This is the last scene from a dream I had earlier this week: In the dream I was running along a path through a forest at night. At first I was walking but then when I started to run my body separated from this white phantom self which was also me, which had been in my body and was now walking behind as I ran further ahead.
I do not know what preceded this scene but upon noticing my “other” interior self I woke up.
Concept: separation between my two selves.
Upon waking I had several specific impressions associated with the dream.
First, I thought about the power of an integrated life. That is, life in which we are whole, our spiritual and physical manifestations fully in sync. There was a sense in which I myself was more powerful when walking and whole than when running and split.
Second, I somehow had an understanding that running ahead was a mistake.
“Don’t run ahead, go slow.” The implication being that when we walk instead of run, we’re more “in the flow.”
Third, I had this thought also: Instead of chasing life, let life come to you.
Am I running too hard? Running too fast? Trying to do too much?
Often our dreams draw their symbols from experiences we’ve recently had during the day.
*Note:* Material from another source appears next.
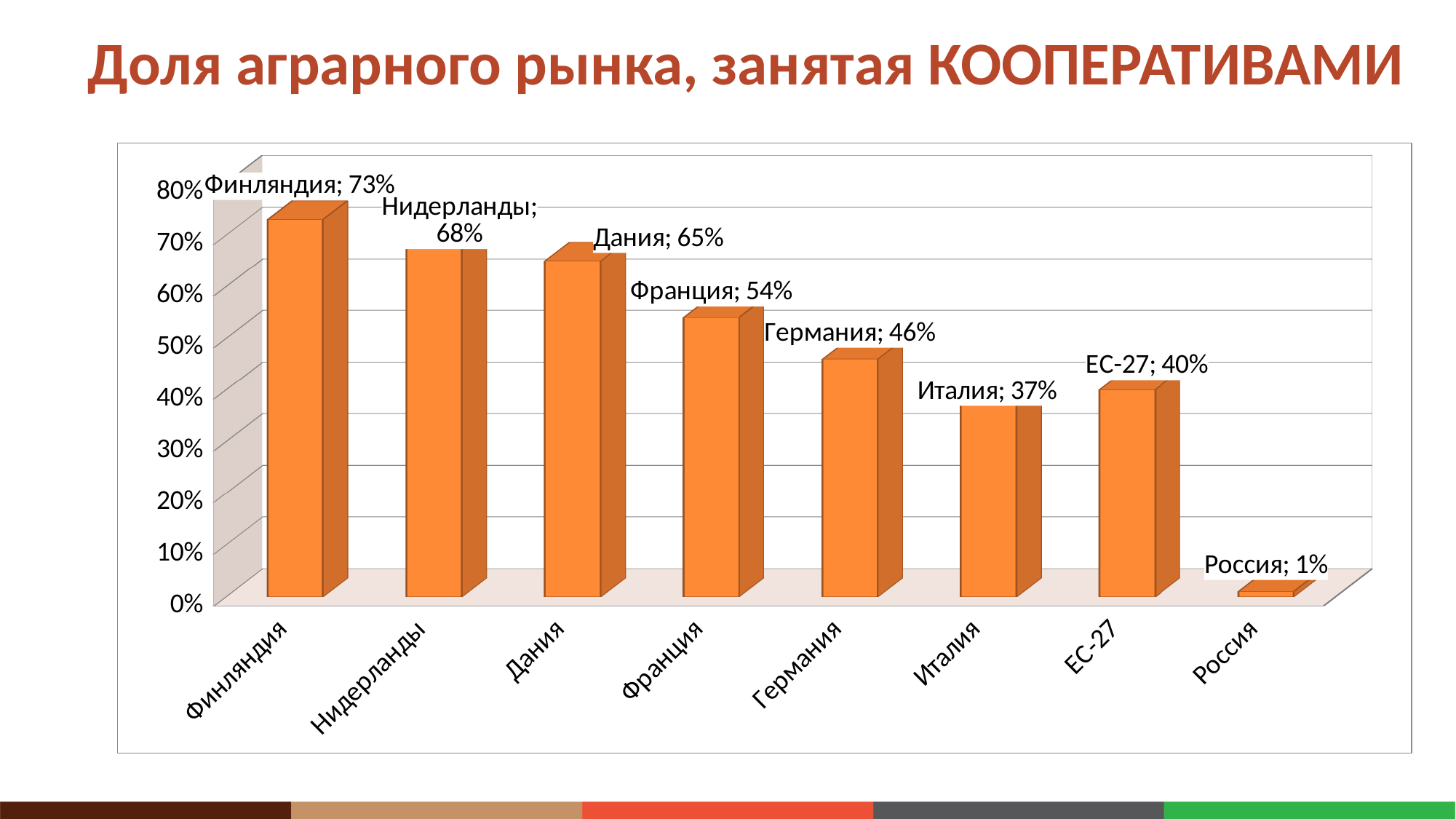
What is the difference between the values for Франция and Италия? 17% Which category has the highest value? Финляндия What is the value for ЕС-27? 40% Is the value for Италия greater or less than 40%? less What is the value for Финляндия? 73% What is the title of the slide? Доля аграрного рынка, занятая КООПЕРАТИВАМИ Which category has the lowest value? Россия What kind of chart is shown on the slide? bar chart What is the difference between the values for Нидерланды and Дания? 3% What is the value for Германия? 46% How many categories are shown on the chart? 8 Which is larger, the value for Германия or the value for ЕС-27? Германия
In this case it may be that I was corresponding with someone about the writings of Karen Horney. Horney was Sigmund Freud’s eighth student and first female student.
In her own studies of neurosis she postulated that a root cause of much of our anxiety is a neurotic split between our idealized self and real self. The greater the divide, the more anxiety. As she notes, “Though his self-inflation may be most obvious to an untrained observer, the neurotic is not aware that he is idealizing himself.” (Our Inner Conflicts, p. 97)
This idealization can take many forms. Beauty, power, intelligence, genius, saintliness and honesty are just a few of the examples she cites. This idealization becomes a substitute for realistic self-confidence and realistic pride.
Not an attempt here to get too deep into the psychology, but it’s interesting that these thoughts preceded the dream and subsequently followed as well.
Just Thinking… of a Series of Dreams
“I’d already gone the distance just thinking of a series of dreams.”
I began keeping a dream diary in seventh grade. It seemed like the subconscious nocturnal activity was more interesting than my real life. Dreams can often be quite fascinating.